One other factoid regarding reducing emissions from existing fossil-fueled power plants: Power plants are made to be the most efficient at full power. When the output is lowered, the emissions per MWHr are increased due to a reduction in efficiency. So you don’t get as many “savings” as the models project.

Reply to  oeman50
October 10, 2024 4:01 pm

Try explaining that self-evident fact to a true-believer, who wasn’t very good, ever, at maths or engineering.

lyn roberts
Reply to  Retired_Engineer_Jim
October 10, 2024 7:45 pm

Jim – here I am a 73 yr old girl from a farming and self sufficient background. We had a wood fired stove that heated our hot water, terrible in summer as it heated the house to unbearable levels lovely in winter. Grew our own food, pigs for pork and ham, cows for milk, grew a massive vegetable garden, I learnt as a child no work no eat. Preserved months worth of food when in glut. I think you get the idea.

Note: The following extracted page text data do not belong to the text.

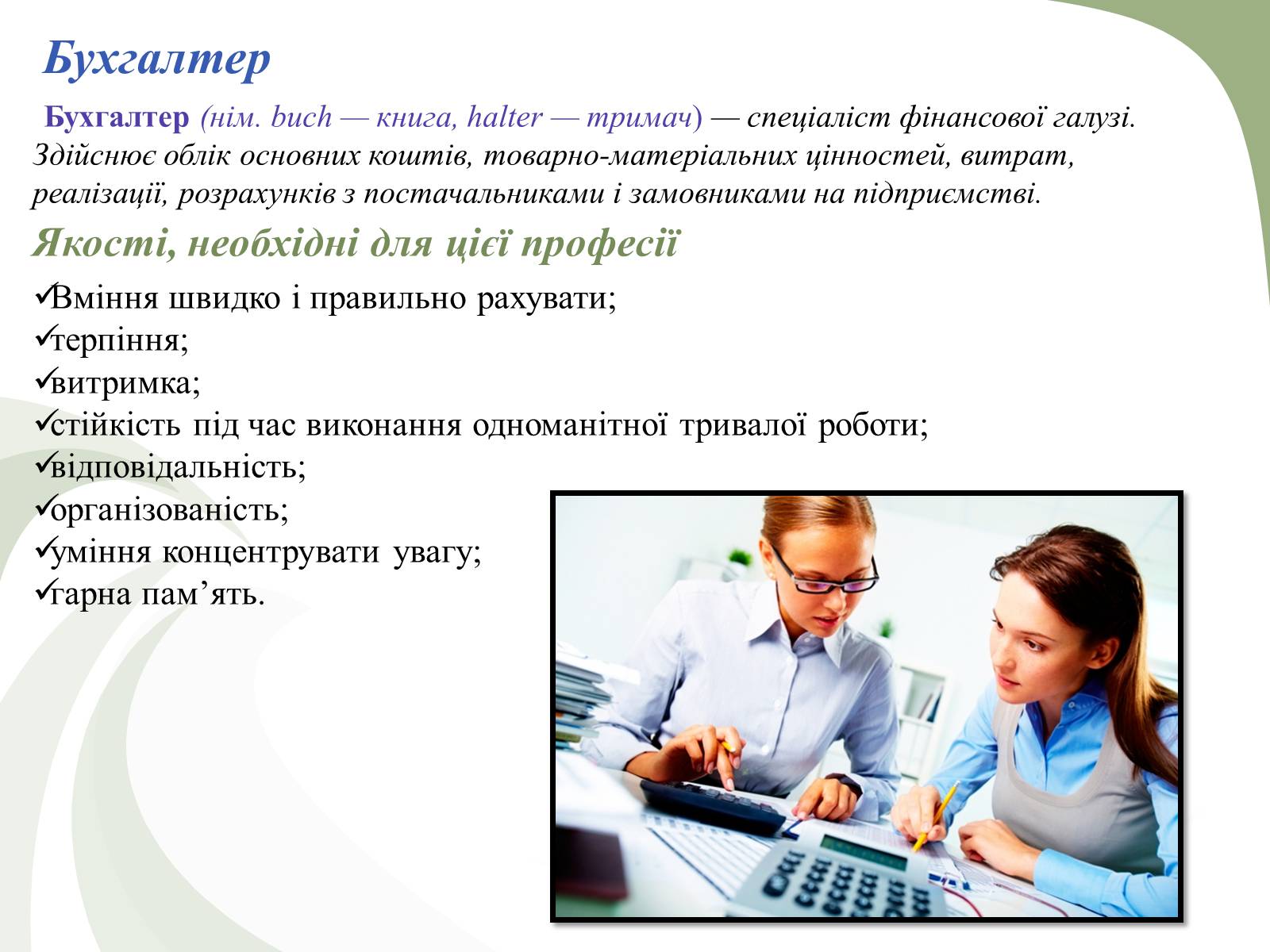 Бухгалтер

Бухгалтер (нім. buch — книга, halter — тримач) — спеціаліст фінансової галузі. Здійснює облік основних коштів, товарно-матеріальних цінностей, витрат, реалізації, розрахунків з постачальниками і замовниками на підприємстві.

Якості, необхідні для цієї професії

✓Вміння швидко і правильно рахувати;
✓терпіння;
✓витримка;
✓стійкість під час виконання одноманітної тривалої роботи;
✓відповідальність;
✓організованість;
✓уміння концентрувати увагу;
✓гарна пам’ять.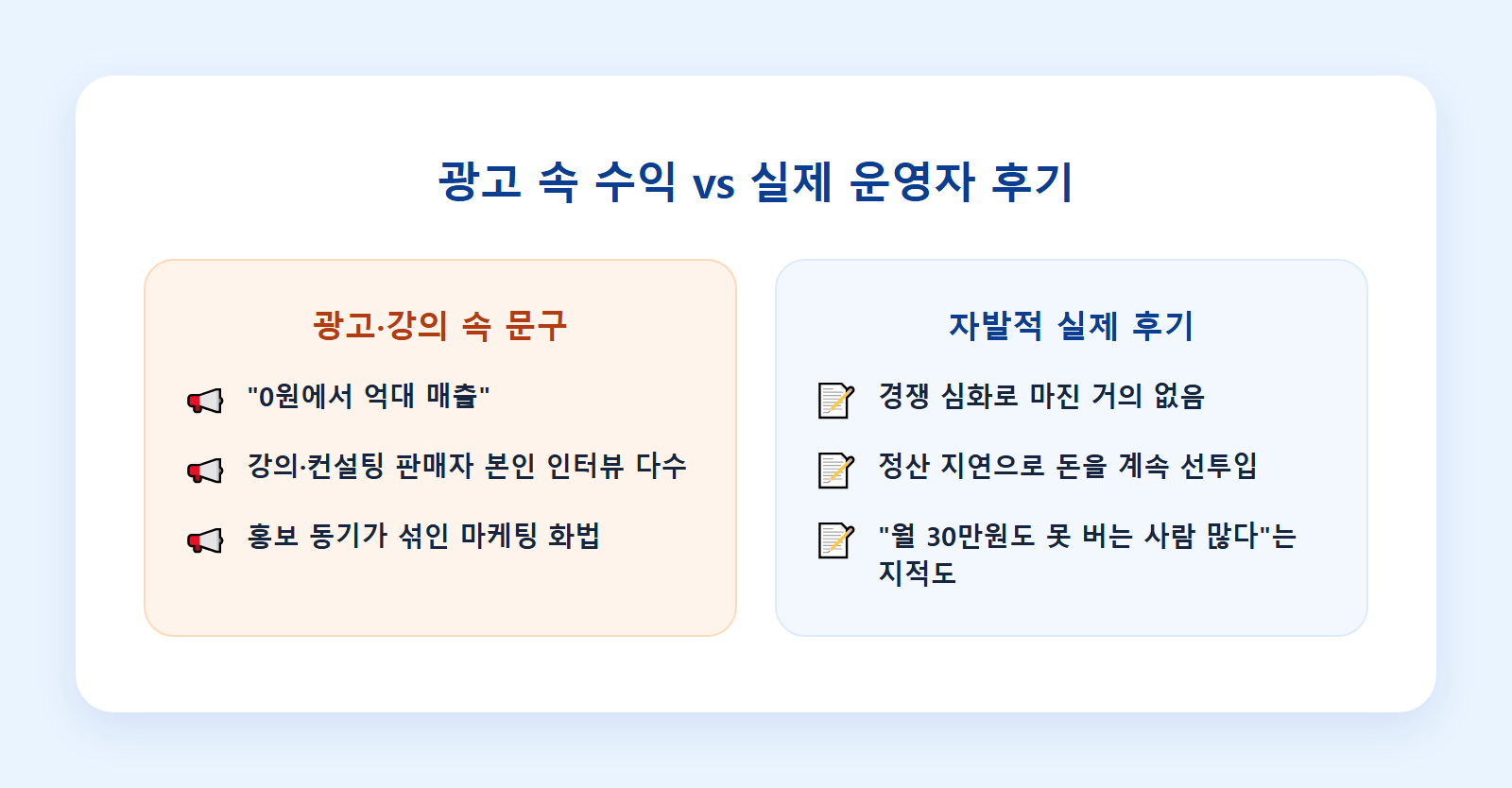 광고 속 수익 vs 실제 운영자 후기

광고·강의 속 문구

"0원에서 억대 매출"

강의·컨설팅 판매자 본인 인터뷰 다수

홍보 동기가 섞인 마케팅 화법

자발적 실제 후기

경쟁 심화로 마진 거의 없음

정산 지연으로 돈을 계속 선투입

"월 30만원도 못 버는 사람 많다"는 지적도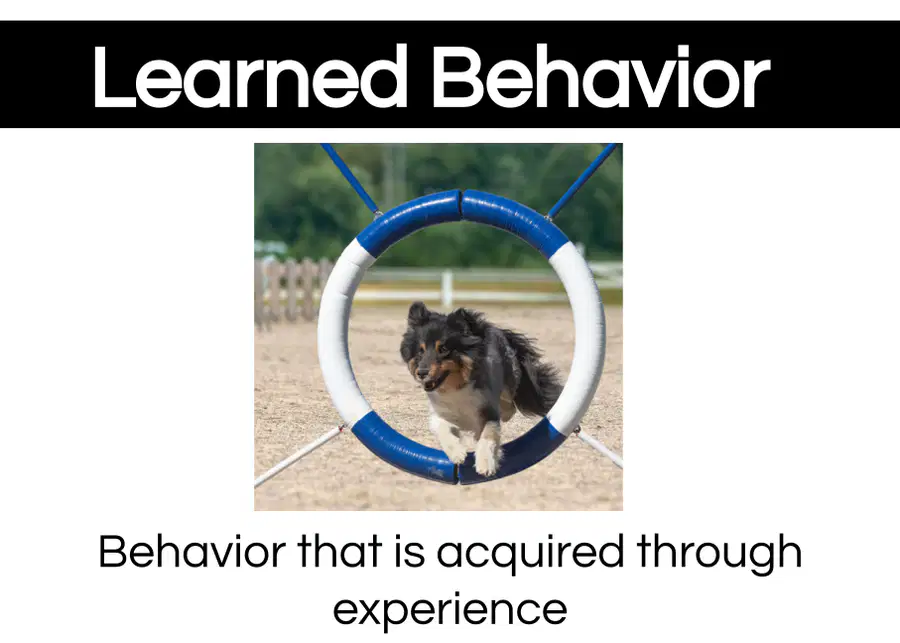 Learned Behavior

Behavior that is acquired through experience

And here I am a while ago saying to somebody you are quoting capacity, and when I asked the question what is the actual production I was insulted, asked about my education, or lack of, asked if I had a mental problem. I don’t think I am the one with the problem, I have the experience to survive without power and electricity. My question this time is do you have any experience living off grid, not for the lazy or inexperienced.